The gentle Dr. Jekyll (Fredric March) helps patients with various disabilities or ailments yet he also can perform, um, well miracles to some degree (he gets a girl to give up her crutches and she starts walking - is he really a miracle worker or was this girl's disability only in her mind?) As a scientist in Victorian London, he is dedicated to proving certain thesis from the standpoint of presenting new ideas in the medical field. His latest thesis is that man has a dual nature, and the other side is the beast, the dark side that can be roused and separated from the good. Eventually Jekyll drinks a potent potion he concocted that allows him to unearth a beastly, simian-like appearance with canine teeth and an appetite for lust, women and drinks - "I am free!" he exclaims. He carries on with a top hat and cape walking the streets of London as passerby look on with disbelief, and he speaks and grunts and has no manners whatsoever at a bar and restaurant while insisting a blonde bar singer named Ivy (played by Miriam Hopkins, who has many ungentlemanly callers) sit at his table for a drink. Hyde is a carnivorous, sexual animal who performs demeaning acts unseen by the audience (even in pre-Code days, you could only suggest so much deviancy).

As Dr. Jekyll, he is kind, plays the piano proficiently, and is something of a true romantic to his fiancee Muriel (Rose Hobart). He is also in a rush to get married despite the objections of his fiancee's father. Meanwhile Jekyll's obsession over the potion gets to be overbearing and yet he can't help himself but drink from it and loosen those Victorian mores. Danger lurks when he starts changing into Hyde without drinking the potion. Uh oh. Naturally this results in disaster and an intense, chaotic ending that goes way beyond anything you would find in a Universal Horror flick of the 1930's - this Hyde means business.

Director Rouben Mamoulian ("Queen Christina," "Becky Sharp") uses the camera very subjectively and it leaves you almost breathless from the start of the first sequence, shot as if from Dr. Jekyll's point-of-view and it is meant to be distracting (Note the use of "invisible" mirrors as the camera seems to face Jekyll head-on while he dresses in front of the mirror). Also noteworthy are shots, unusual for a horror flick or any flick at that time, where characters seems to be speaking directly to us (a visual motif later used by director Jonathan Demme). Sometimes Dr. Jekyll seems to break the fourth wall when things don't go his way, as if he looks at us wondering if we are thinking the same thing. This technique helps to build sympathy for Dr. Jekyll's plight and we hope he can survive his transformative ordeal, though we know he can't.

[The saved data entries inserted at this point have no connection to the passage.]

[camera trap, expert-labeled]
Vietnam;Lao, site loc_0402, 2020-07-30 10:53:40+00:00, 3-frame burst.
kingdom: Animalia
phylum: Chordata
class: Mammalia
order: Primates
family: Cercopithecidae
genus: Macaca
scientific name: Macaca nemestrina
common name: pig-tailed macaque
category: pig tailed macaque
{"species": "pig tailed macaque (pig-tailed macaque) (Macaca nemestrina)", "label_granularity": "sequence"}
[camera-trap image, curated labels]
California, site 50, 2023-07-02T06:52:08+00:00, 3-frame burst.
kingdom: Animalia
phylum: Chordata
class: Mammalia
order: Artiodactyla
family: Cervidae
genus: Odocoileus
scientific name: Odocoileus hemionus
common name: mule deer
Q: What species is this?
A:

Ultimately Fredric March is amazing to watch in his performance as he shows gradations of both the good and evil nature of his psyche, giving us a character of color and depth as Dr. Jekyll and showing us a rampaging monster as Hyde - the latter of whom knows he has gone too far in his exploits especially in the abusive relationship with the mortified Ivy (Miriam Hopkins, truly stunning performance). This Jekyll and Hyde flick holds your attention and keeps you on the edge of your seat, unsure of what unspeakable horror is around the corner when Jekyll is trying to restrain his transformation. It is not just hopped up, frenetic entertainment designed to titillate - at times, "Dr. Jekyll and Mr. Hyde" is genuinely terrifying.